A hot topic for some time has been the Federal Aviation Administration’s (FAA) authority over navigable airspace and, thus, the confusion surrounding federal preemption for state and local unmanned aircraft system (UAS) laws.
Now, the FAA has issued a statement coming straight from the horse’s mouth on where things stand on federal vs. local drone rulemaking authority:
“Congress has provided the FAA with exclusive authority to regulate aviation safety, the efficiency of the navigable airspace and air traffic control, among other things. State and local governments are not permitted to regulate any type of aircraft operations, such as flight paths or altitudes, or the navigable airspace,” the agency says.
“However, these powers are not the same as regulation of aircraft landing sites, which involves local control of land and zoning. Laws traditionally related to state and local police power – including land use, zoning, privacy and law enforcement operations – generally are not subject to federal regulation.”
The FAA adds, “Cities and municipalities are not permitted to have their own rules or regulations governing the operation of aircraft. However, as indicated, they may generally determine the location of aircraft landing sites through their land use powers.”

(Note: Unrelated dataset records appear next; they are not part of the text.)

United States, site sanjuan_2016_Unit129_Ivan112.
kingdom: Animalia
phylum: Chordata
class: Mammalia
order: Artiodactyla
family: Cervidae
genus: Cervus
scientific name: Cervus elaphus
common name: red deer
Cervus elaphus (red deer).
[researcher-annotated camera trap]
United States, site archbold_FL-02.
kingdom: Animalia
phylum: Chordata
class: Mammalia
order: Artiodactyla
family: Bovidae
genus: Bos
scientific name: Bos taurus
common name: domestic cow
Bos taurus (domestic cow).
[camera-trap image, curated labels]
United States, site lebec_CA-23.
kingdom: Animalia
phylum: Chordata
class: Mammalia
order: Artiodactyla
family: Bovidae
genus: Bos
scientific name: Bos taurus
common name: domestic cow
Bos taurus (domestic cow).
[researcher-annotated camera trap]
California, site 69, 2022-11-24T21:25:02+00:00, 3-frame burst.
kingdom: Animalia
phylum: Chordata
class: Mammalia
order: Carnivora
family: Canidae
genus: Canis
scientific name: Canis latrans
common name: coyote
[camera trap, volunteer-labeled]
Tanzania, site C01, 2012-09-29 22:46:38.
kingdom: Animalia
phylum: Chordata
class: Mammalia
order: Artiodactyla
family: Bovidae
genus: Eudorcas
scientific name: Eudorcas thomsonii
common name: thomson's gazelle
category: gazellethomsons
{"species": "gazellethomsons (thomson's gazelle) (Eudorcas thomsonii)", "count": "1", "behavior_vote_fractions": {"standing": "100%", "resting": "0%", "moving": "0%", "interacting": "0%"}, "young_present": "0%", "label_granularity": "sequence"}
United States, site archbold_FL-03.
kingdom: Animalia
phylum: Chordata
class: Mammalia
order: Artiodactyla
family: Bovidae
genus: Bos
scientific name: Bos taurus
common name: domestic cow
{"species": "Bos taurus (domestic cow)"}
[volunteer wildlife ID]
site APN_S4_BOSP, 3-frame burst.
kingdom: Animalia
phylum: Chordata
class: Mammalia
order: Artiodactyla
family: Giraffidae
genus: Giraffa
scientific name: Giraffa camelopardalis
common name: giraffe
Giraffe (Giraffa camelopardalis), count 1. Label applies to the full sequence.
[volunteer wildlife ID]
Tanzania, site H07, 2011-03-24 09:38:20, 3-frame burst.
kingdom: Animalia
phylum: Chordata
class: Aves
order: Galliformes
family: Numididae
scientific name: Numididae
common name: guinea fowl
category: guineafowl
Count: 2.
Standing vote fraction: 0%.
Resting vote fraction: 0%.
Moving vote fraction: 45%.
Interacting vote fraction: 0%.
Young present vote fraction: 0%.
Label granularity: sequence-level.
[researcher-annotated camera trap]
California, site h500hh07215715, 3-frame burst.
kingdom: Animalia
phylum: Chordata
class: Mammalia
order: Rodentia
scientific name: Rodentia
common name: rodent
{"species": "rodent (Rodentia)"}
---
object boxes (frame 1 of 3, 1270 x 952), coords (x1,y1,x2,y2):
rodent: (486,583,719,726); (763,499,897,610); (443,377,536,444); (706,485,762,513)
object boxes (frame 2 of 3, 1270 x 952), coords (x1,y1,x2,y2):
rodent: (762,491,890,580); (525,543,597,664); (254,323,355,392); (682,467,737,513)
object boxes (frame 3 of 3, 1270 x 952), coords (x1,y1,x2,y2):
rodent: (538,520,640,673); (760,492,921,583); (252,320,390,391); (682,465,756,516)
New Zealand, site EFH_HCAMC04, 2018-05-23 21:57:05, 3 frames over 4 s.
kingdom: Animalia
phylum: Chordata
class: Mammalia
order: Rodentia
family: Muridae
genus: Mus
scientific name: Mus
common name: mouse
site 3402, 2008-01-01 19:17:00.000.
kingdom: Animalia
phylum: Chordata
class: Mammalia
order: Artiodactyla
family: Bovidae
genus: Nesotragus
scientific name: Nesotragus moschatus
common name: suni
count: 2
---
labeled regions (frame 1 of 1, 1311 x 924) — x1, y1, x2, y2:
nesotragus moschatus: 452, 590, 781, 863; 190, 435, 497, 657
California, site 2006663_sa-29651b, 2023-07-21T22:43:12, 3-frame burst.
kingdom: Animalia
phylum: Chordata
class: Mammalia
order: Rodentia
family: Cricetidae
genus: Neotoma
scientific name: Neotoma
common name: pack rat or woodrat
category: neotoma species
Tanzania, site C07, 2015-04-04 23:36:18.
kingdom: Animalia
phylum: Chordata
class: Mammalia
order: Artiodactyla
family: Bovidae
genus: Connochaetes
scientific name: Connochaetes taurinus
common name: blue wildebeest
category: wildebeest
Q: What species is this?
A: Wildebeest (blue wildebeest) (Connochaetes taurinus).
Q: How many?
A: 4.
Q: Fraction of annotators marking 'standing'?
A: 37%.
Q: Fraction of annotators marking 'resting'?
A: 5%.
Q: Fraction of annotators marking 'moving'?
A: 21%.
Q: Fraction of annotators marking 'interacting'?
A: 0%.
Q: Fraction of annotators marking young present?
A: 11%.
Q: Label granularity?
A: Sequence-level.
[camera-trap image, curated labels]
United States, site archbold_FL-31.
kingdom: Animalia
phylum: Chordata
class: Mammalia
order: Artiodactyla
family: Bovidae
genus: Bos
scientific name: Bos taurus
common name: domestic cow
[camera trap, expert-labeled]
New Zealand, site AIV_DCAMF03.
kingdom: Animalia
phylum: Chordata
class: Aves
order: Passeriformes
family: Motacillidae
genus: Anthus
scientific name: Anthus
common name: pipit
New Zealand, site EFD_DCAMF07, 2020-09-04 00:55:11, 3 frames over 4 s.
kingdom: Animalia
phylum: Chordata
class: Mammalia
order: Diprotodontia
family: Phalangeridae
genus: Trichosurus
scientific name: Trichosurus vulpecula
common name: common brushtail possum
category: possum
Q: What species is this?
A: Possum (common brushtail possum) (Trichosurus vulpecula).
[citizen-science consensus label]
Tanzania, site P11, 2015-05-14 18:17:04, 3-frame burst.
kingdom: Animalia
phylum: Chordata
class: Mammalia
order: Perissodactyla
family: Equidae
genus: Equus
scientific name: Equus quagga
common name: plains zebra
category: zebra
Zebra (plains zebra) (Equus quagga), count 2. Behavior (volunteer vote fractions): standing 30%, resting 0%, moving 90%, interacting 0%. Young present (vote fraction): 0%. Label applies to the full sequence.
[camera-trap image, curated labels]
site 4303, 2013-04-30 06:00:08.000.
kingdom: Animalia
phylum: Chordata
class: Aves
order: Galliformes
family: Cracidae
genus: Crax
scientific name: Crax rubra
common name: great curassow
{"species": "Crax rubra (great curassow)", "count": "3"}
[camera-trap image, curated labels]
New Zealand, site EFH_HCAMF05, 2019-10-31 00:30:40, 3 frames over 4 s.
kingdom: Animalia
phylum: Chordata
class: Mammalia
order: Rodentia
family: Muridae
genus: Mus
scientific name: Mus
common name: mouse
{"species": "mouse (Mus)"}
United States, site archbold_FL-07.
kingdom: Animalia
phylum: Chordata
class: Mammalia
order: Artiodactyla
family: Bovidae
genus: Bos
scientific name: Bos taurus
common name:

For example, earlier this month, Lake Sidney Lanier, a recreational area built and operated by the U.S. Army Corps of Engineers (USACE) in Georgia, set in place new rules for UAS operators. USACE clarified that because the FAA has jurisdiction over airspace, the new policy covers taking off and landing on the property.
In December 2015, the FAA laid out a fact sheet to reiterate its regulatory authority. It was designed to provide information for states and municipalities considering their own drone laws or regulations.
Notably, in 2015, California Gov. Jerry Brown vetoed a bill that would have created a no-fly zone for drones 350 feet or fewer above private property in the state.
In 2016, U.S. Sen. Dianne Feinstein proposed a measure to that year’s FAA Reauthorization Act to ensure that “states and local governments retain significant authority to protect their communities,” given that “reckless drone use varies significantly in different states and even within a state,” she claimed.
However, the FAA notes in its latest statement that the U.S. Department of Transportation’s current UAS Integration Pilot Program (IPP) will “provide the FAA with insight on how to best involve local jurisdictions in the integration of UAS into the airspace in a way that also alleviates their concerns.” In May, the DOT chose 10 state/local/tribal governments to participate in the IPP along with several private-sector stakeholders.